Pour Jérôme, c’est une tendance de fond mais attention beaucoup d’entreprises sont dans le « green washing ». Il est vrai que les entreprises du voyage sont prises en tenailles entre l’augmentation des coûts, les pertes et les PGE du COVID. Rajouter des coûts supplémentaires pour compenser l’impact carbone est difficile à mettre en place en l’imposant aux clients. Il a choisi de donner priorité au redémarrage de sa boite même si ses convictions sont profondément ancrées dans la responsabilité sociétale et environnementale de l’entreprise.
Pour Éric, c’est également une tendance de fond et complète le propos en précisant qu’il y a un vrai besoin pérenne de contre poids face à l’accélération de la vie.
Tous sont d’accord pour dire que les réseaux sociaux et notamment Instagram, exacerbent cette tendance de surtourisme qui pèse lourd sur certains sites touristiques. La mise en place de quotas a été plutôt bien acceptés sur beaucoup de sites. A titre d’exemple, la Sagrada Familia le pratique depuis longtemps. Il y a une volonté de mieux gérer les flux.
Le tourisme de demain, ce n’est pas faire ce que les clients veulent mais faire ce dont les destinations ont besoin.
Si l’on regarde l’expérience vécu à Amsterdam lors de l’expo Vermeer. Pendant 6 mois, cela a été un calvaire pour les habitants avec des flux touristiques trop importants et mal anticipés.
Terre d’aventure a décidé il y a 10 ans d’arrêter l’ascension de l’Himalaya. Les acteurs du voyage ont une responsabilité envers les destinations et sites touristiques.
Slow travel et écologie
A quand la décarbonation ? Jérôme, chez Intermède, a pour objectif de le mettre en place en 3 ans. L’impact économique du COVID a été énorme 75% - 80% ou plus de perte de CA pour les entreprises du secteur. Heureusement, L’état est intervenu massivement. La transition écologique est forcément impactée.

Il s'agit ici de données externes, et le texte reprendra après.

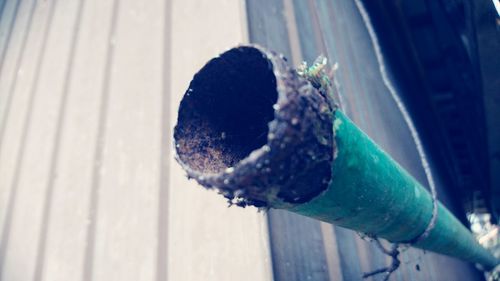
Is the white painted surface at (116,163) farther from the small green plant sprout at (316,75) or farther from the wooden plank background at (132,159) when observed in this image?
the small green plant sprout at (316,75)

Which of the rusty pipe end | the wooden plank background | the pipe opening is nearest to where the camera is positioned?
the rusty pipe end

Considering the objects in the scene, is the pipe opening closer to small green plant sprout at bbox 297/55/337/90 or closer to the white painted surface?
small green plant sprout at bbox 297/55/337/90

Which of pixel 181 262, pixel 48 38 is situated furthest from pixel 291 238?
pixel 48 38

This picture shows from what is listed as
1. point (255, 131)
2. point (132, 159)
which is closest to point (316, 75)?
point (255, 131)

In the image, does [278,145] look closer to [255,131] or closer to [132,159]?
[255,131]

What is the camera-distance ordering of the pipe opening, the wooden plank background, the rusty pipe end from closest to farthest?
the rusty pipe end → the pipe opening → the wooden plank background

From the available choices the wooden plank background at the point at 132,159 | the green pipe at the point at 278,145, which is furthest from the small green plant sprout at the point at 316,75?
the wooden plank background at the point at 132,159

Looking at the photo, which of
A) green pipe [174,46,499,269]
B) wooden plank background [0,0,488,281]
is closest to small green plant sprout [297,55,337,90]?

Tous les panelistes reconnaissent toutefois que l’ambition est là, l’état a un objectif de faire de la France un leader du Tourisme responsable à horizon 2030. Un plan d’aides aux entreprises pour décarboner est à l’étude, mais le financement est difficile à mettre en œuvre après le quoiqu’il en coûte qui fut nécessaire à la survie de notre industrie pendant le COVID.